→ **Exercise directions**
Beginning at the line that contains "How widely are" and ending at the last line of the entries, write out each line exactly; include nothing outside that span.

• • •

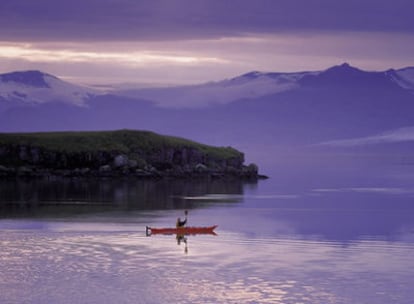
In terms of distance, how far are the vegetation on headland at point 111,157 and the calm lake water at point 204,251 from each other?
34.7 meters

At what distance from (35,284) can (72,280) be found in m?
1.93

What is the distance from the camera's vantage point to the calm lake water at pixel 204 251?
51.9 meters

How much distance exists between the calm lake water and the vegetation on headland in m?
34.7

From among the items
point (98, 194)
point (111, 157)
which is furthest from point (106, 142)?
point (98, 194)

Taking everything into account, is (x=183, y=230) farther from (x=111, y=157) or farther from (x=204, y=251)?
(x=111, y=157)

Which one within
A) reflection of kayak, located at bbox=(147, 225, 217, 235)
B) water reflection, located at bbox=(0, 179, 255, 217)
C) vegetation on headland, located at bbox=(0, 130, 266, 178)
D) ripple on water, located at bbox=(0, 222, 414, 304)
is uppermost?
vegetation on headland, located at bbox=(0, 130, 266, 178)

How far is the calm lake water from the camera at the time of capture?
5191 centimetres

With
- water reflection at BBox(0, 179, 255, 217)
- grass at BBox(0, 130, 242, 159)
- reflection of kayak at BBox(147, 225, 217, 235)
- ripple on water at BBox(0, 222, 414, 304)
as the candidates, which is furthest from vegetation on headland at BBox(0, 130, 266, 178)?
ripple on water at BBox(0, 222, 414, 304)

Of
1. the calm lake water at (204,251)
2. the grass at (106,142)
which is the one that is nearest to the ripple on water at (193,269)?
the calm lake water at (204,251)

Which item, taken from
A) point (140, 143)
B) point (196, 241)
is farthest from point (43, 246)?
point (140, 143)

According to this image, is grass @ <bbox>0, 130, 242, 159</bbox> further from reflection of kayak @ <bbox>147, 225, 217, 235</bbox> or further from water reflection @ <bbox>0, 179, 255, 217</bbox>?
reflection of kayak @ <bbox>147, 225, 217, 235</bbox>

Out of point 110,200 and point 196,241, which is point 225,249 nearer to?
point 196,241

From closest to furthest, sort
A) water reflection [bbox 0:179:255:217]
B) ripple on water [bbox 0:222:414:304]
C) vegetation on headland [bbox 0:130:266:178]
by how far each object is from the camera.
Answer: ripple on water [bbox 0:222:414:304] < water reflection [bbox 0:179:255:217] < vegetation on headland [bbox 0:130:266:178]

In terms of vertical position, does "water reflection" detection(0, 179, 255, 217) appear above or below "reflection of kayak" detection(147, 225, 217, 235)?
above
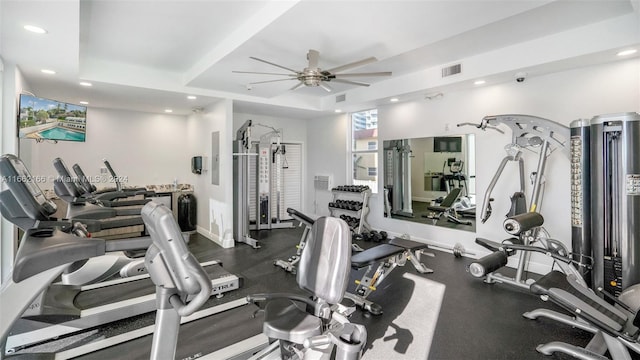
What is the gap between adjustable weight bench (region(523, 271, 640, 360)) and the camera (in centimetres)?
189

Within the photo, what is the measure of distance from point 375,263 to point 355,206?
8.85 feet

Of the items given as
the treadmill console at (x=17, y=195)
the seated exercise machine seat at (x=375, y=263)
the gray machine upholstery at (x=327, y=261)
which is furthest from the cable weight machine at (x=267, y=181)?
the gray machine upholstery at (x=327, y=261)

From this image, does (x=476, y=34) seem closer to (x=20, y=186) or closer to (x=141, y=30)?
(x=141, y=30)

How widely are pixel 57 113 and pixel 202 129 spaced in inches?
98.5

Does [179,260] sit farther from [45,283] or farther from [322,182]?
[322,182]

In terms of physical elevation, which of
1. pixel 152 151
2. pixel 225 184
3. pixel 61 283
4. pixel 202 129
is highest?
pixel 202 129

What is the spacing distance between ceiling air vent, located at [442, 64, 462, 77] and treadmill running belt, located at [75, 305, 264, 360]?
13.2ft

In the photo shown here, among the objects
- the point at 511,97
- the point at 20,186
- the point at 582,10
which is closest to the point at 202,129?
the point at 20,186

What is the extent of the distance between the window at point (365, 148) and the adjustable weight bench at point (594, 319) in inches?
157

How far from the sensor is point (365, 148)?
20.9ft

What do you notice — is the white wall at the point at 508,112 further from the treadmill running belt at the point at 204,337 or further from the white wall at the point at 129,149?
the white wall at the point at 129,149

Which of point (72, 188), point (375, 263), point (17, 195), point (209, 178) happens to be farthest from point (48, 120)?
point (375, 263)

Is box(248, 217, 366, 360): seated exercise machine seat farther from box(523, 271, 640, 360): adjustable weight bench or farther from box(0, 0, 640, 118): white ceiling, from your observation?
box(0, 0, 640, 118): white ceiling

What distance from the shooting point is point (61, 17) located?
2.31m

• • •

→ **Answer to the problem**
How widely are pixel 57 113 and pixel 202 129 spaced in inches?
98.5

Does [179,260] sit farther from [45,283] or farther from [322,182]?
[322,182]

In terms of physical elevation, which of
1. pixel 152 151
2. pixel 225 184
3. pixel 61 283
4. pixel 202 129
is highest?
pixel 202 129

What is the spacing distance between ceiling air vent, located at [442, 64, 462, 77] and treadmill running belt, located at [75, 305, 264, 360]?
13.2ft

In the photo shown here, among the objects
- the point at 511,97
- the point at 20,186
- the point at 582,10
which is closest to the point at 202,129?
the point at 20,186

What is the extent of the distance between the window at point (365, 148) and the adjustable weight bench at point (594, 319) in inches?
157

How far from the sensor is point (365, 148)?
20.9ft

What do you notice — is the white wall at the point at 508,112 further from the treadmill running belt at the point at 204,337 or further from the white wall at the point at 129,149?
the white wall at the point at 129,149

Which of point (72, 188), point (375, 263), point (17, 195), point (209, 178) happens to be farthest from point (48, 120)?
point (375, 263)

Is box(248, 217, 366, 360): seated exercise machine seat farther from box(523, 271, 640, 360): adjustable weight bench or farther from box(0, 0, 640, 118): white ceiling, from your observation?
box(0, 0, 640, 118): white ceiling

What distance from the shooting point is point (61, 17) located?
2.31m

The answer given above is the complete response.